Project 22 - performance

 deliverable SortTest.java
 array_performance.png
 linked_performance.png
 due 11:59PM on Thursday March 27th, 2013 
 projectid performance
 

ArrayList vs LinkedList

It is often the case that different classes are capable of accomplishing the same task.  It is important in computer science to know the proper context in which to use a class.  For example, one class might take less time than another class to do the same thing.   In a series of experiments we compare the performance of ArrayList versus LinkList in sorting integers using the sort algorithm from the previous lab.  ArrayList is just one of many possible implementations of the List interface. Another implementation of the List interface in the Java API is LinkedList. At the moment we don't know and we don't care what a LinkedLIst is or how it works.  All we need to know is that LinkedList, like ArrayList, implements the List interface in the Java API and so has the same methods as ArrayList.  Since the method sort

    public static void sort(List<Integer> data) ...

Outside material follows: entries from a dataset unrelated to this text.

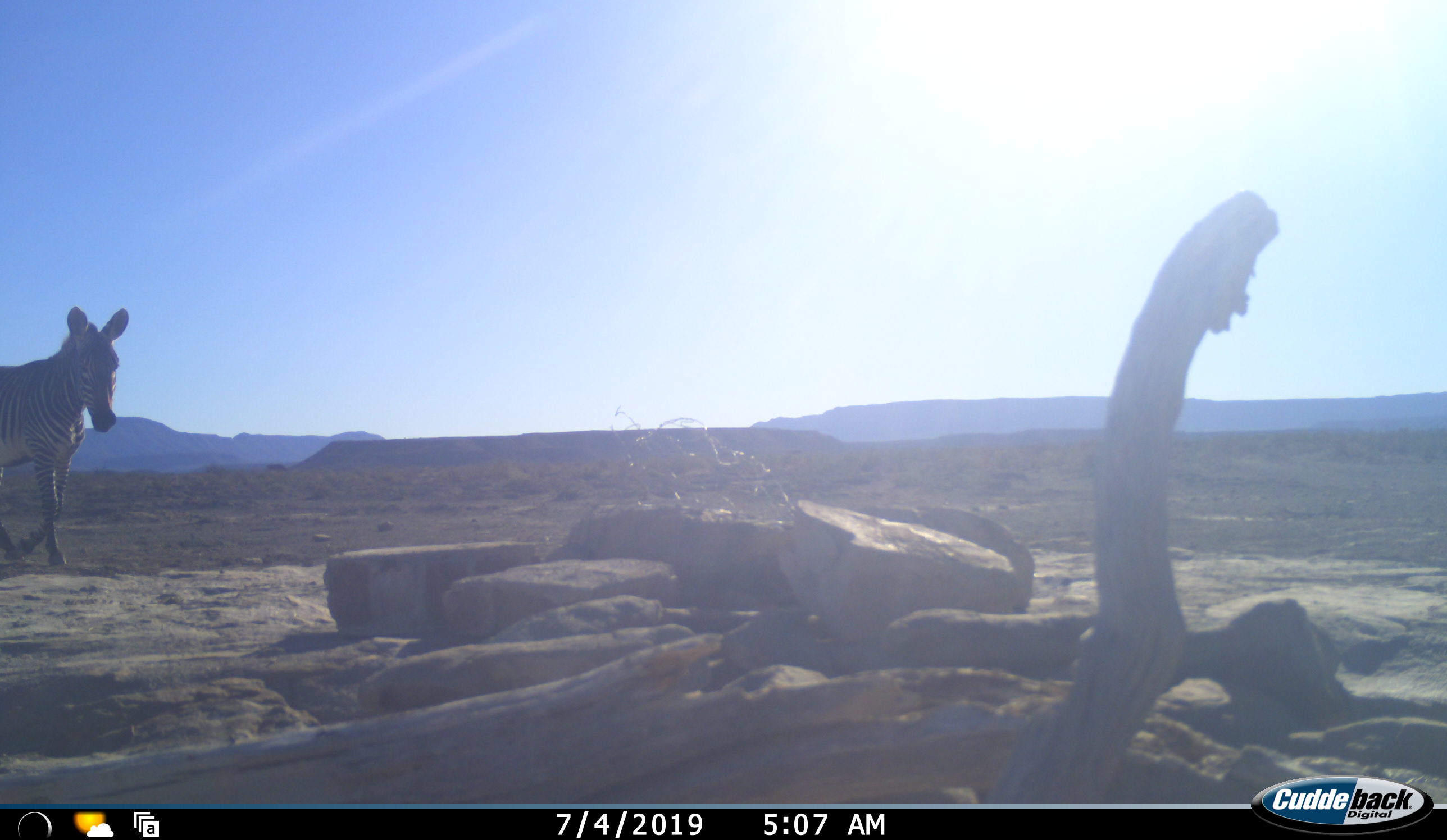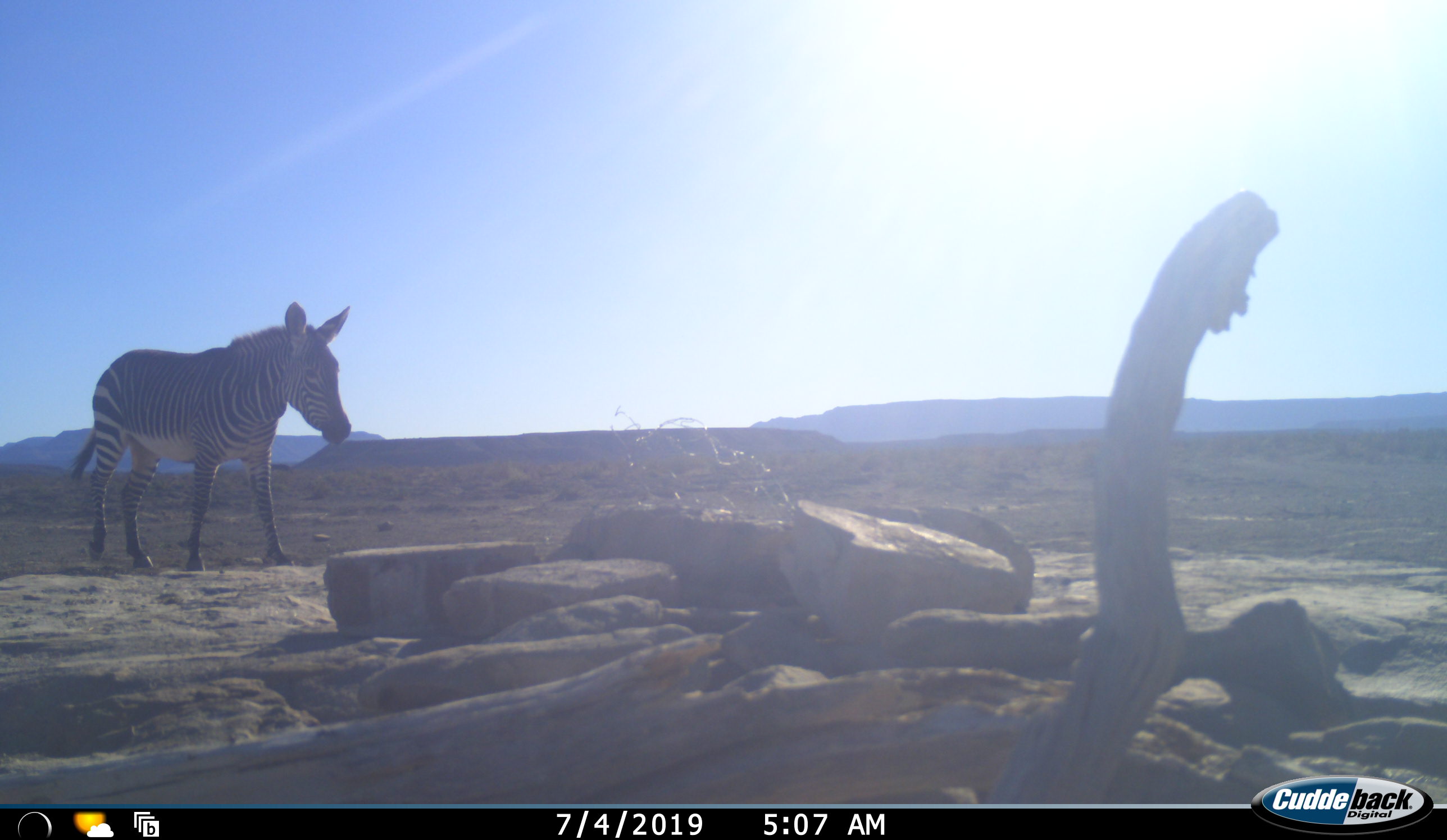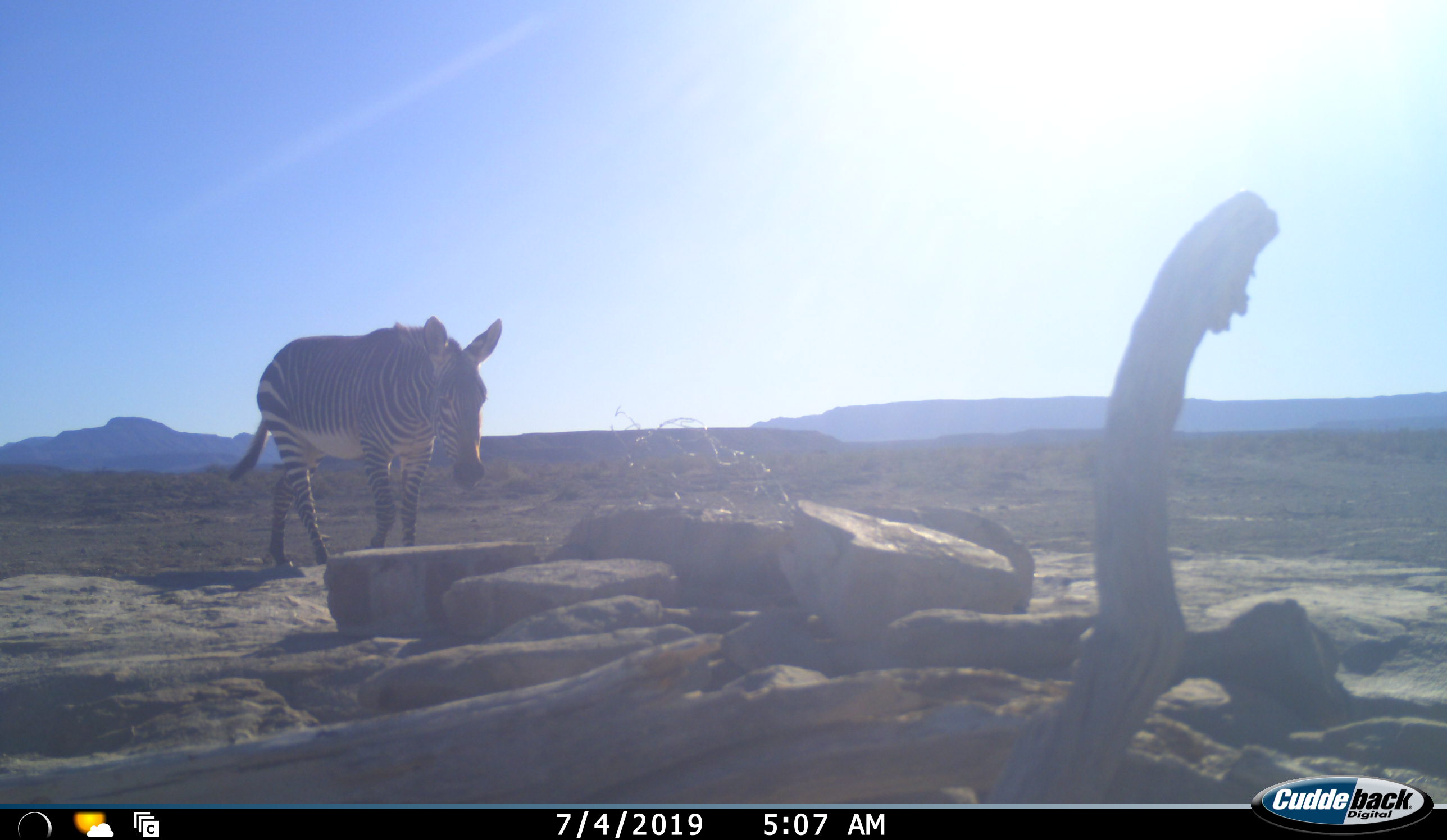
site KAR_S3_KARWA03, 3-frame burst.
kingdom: Animalia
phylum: Chordata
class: Mammalia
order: Perissodactyla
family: Equidae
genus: Equus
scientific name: Equus zebra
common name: mountain zebra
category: zebramountain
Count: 1.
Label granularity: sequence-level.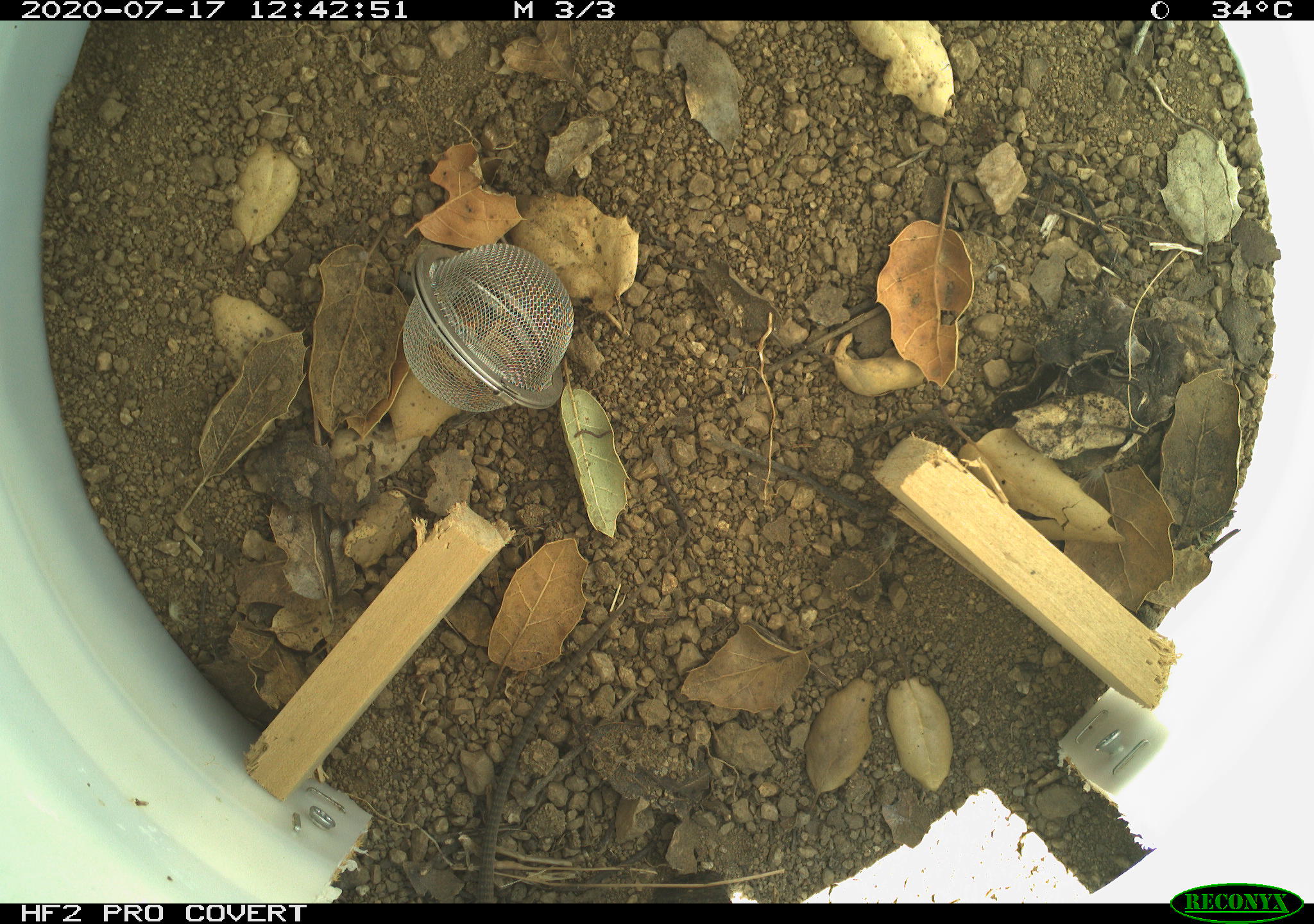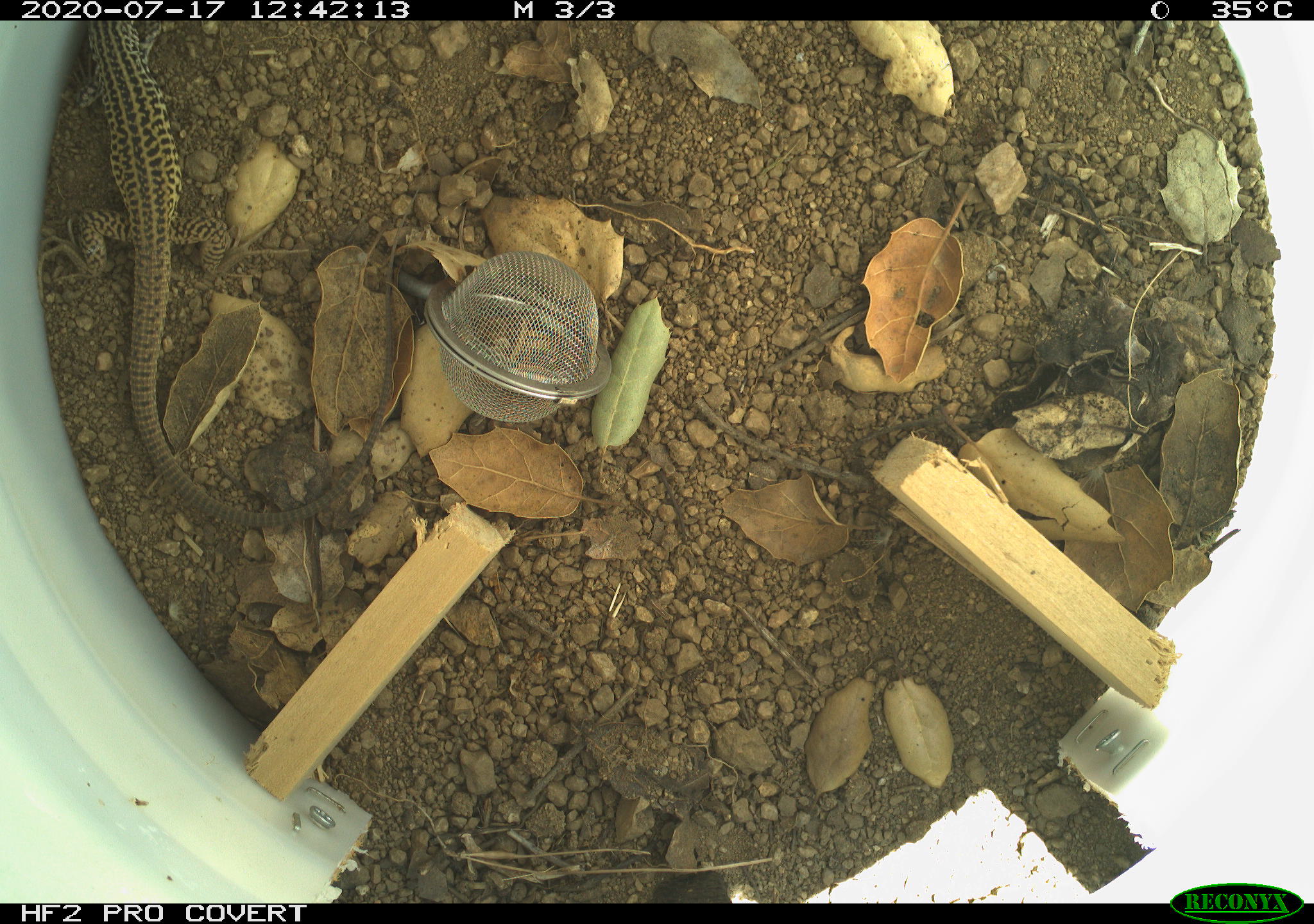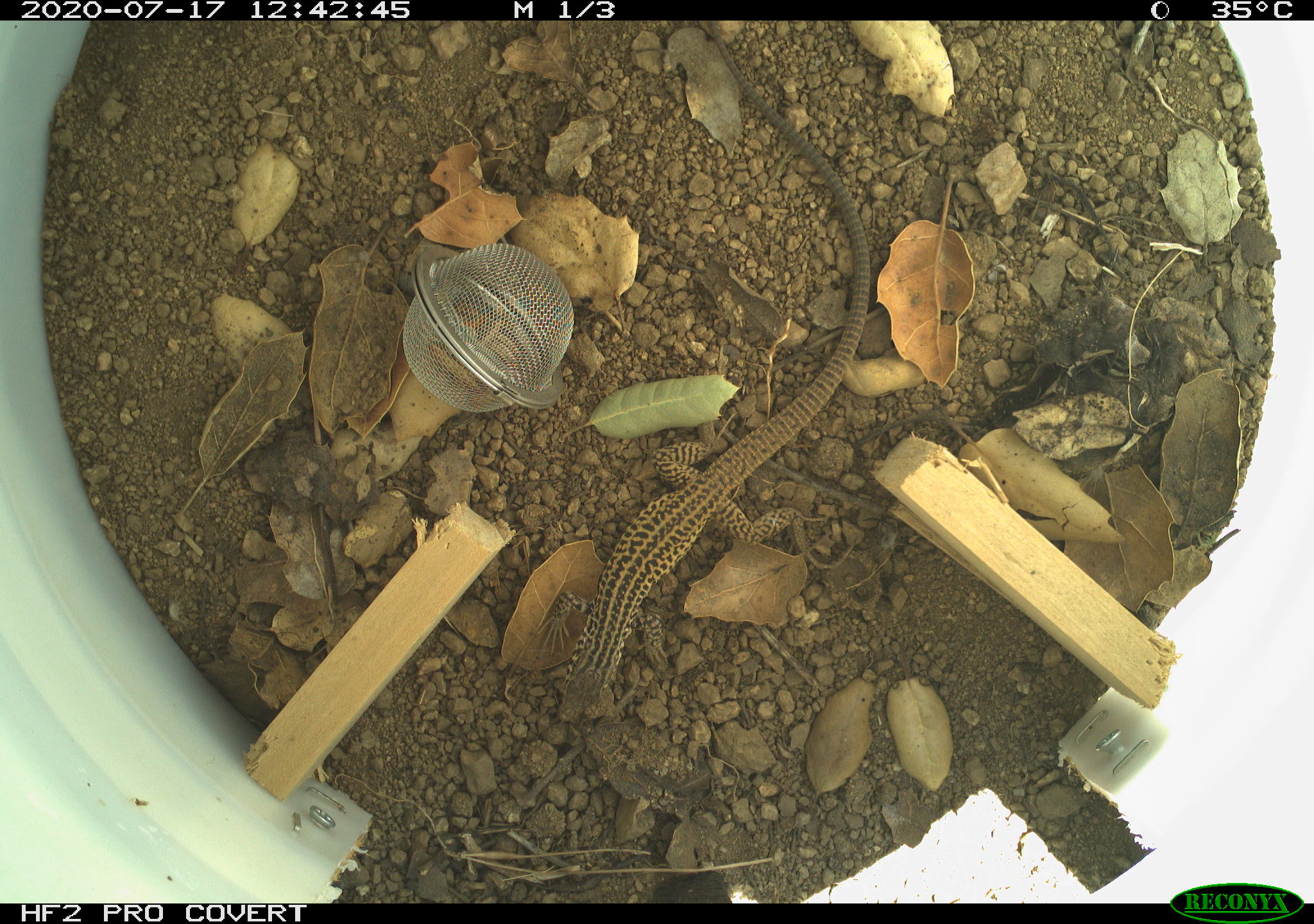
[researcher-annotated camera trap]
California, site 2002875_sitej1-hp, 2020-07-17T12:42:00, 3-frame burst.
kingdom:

of the previous lab sorts all lists it works for ArrayList and LinkedList.

Will the performance of the two lists differ?  And, if so, why?

Task:

Use SelectionSort you implemented in last project. Create a program SortTest.java that uses the sort() method of the SelectionSort.java program. These are the steps to test selection sort:
  • Initialize the list to {1, 2, 3, ..., N}, shuffle it using the random number generator, and then sort it in ascending order using selection sort.
  • Repeat the shuffling and sorting 25 times (you can increase this number to increase accuracy).
  • Measure the average run time of sorting using LinkedList or ArrayList. Using the method from the StopWatch class provided in the link (add the jar file to your project and add it to the build path the same way you did for StdDraw.jar)
  • Print the average running time
  • The program should accepts 2 command line arguments:
    •  An integer indicating the size of the data to be sorted (this is the same as the upper bound of the range of integers)
    • A name of a class which implements the interface List, You can use sample code to choose the implementation class(ArrayList or Linkedlist) from a command line argument.

Create Class using its name

With reflection it is possible to instantiate a class using the name of the class as string. This enables us to take the choice of class to run in the experiment from the command line.  Copy the following code exactly:

final Class<?> clazz = Class.forName (args[1]);
@SuppressWarnings("unchecked")
final java.util.List<Integer> list =(java.util.List<Integer>) clazz.newInstance();

You will have to add a throws clause to the main method because of the possible exceptions.

Measure duration using stopWatch

Use the Stopwatch class to measure the runtime of your bubble sort for ArrayList versus LinkedList of size N.The library Stopwatch.jar provides implementation of a stop watch. To calculate the amount of time it takes to run a piece of code you will have to follow this

final StopWatch sw = new StopWatch(true);

// Initialize
for (int i=0; i<25; i++) {
     // Shuffle

     sw.start();

     // your code

     sw.stop();
}
final double averageTime = sw.getAverageTime();

The Experiments.
Record the performance of selection sort on linked lists vs. array lists of size N, ranging from 200 to 2000 (inclusive), incremented 200 in each iteration. (N = 200, 400, 600, 800, 1000, 1200, 1400 …….. ). Record the values in an excel sheet:

N                   ArrayListTime (seconds)            LinkedListTime (seconds)
200                          8.43E-4                                  1.30E-3
400                          3.80E-3                                  7.92E-3
600                          1.94E-2                                  5.04E-2
........

Use the following Sample inputs to your experiment:

 n=200,...,1_800, 2_000; seed=4321567; ArrayList
java -Dseed=4321567 SortTest 200 java.util.ArrayList
java -Dseed=4321567 SortTest 400 java.util.ArrayList ... java -Dseed=4321567 SortTest 200 java.util.LinkedList java -Dseed=4321567 SortTest 400 java.util.LinkedList
...

The program should print one line of output -- the average time in seconds.

Report.

After you recorded your finding in an Excel file, show the dependency of sorting time on the size of the list by creating a Scatter Chart with only markers from your data, plotting 1 series (values from ArrayListTime column or values from the LinkedListTime column). Use values from the N column to label the X axis.  Repeat this for both the ArrayList and LinkedList. Then try to figure out if the best fit for each of the plots is a linear, polynomial of order 2 or polynomial of order 3. To determine this, add a trend line with each regression type (one by one to test) and make sure you check the "Display R-squared value on the chart". The fit with larger R-squared value is the best one. Copy the figure with best trend lines for each plot (equation and R-squared should both be on the same figure) and paste it in paint (go to run and type paint on windows 7) and save it as array_performance.png and linked_performance.png. Make sure you are using png file type.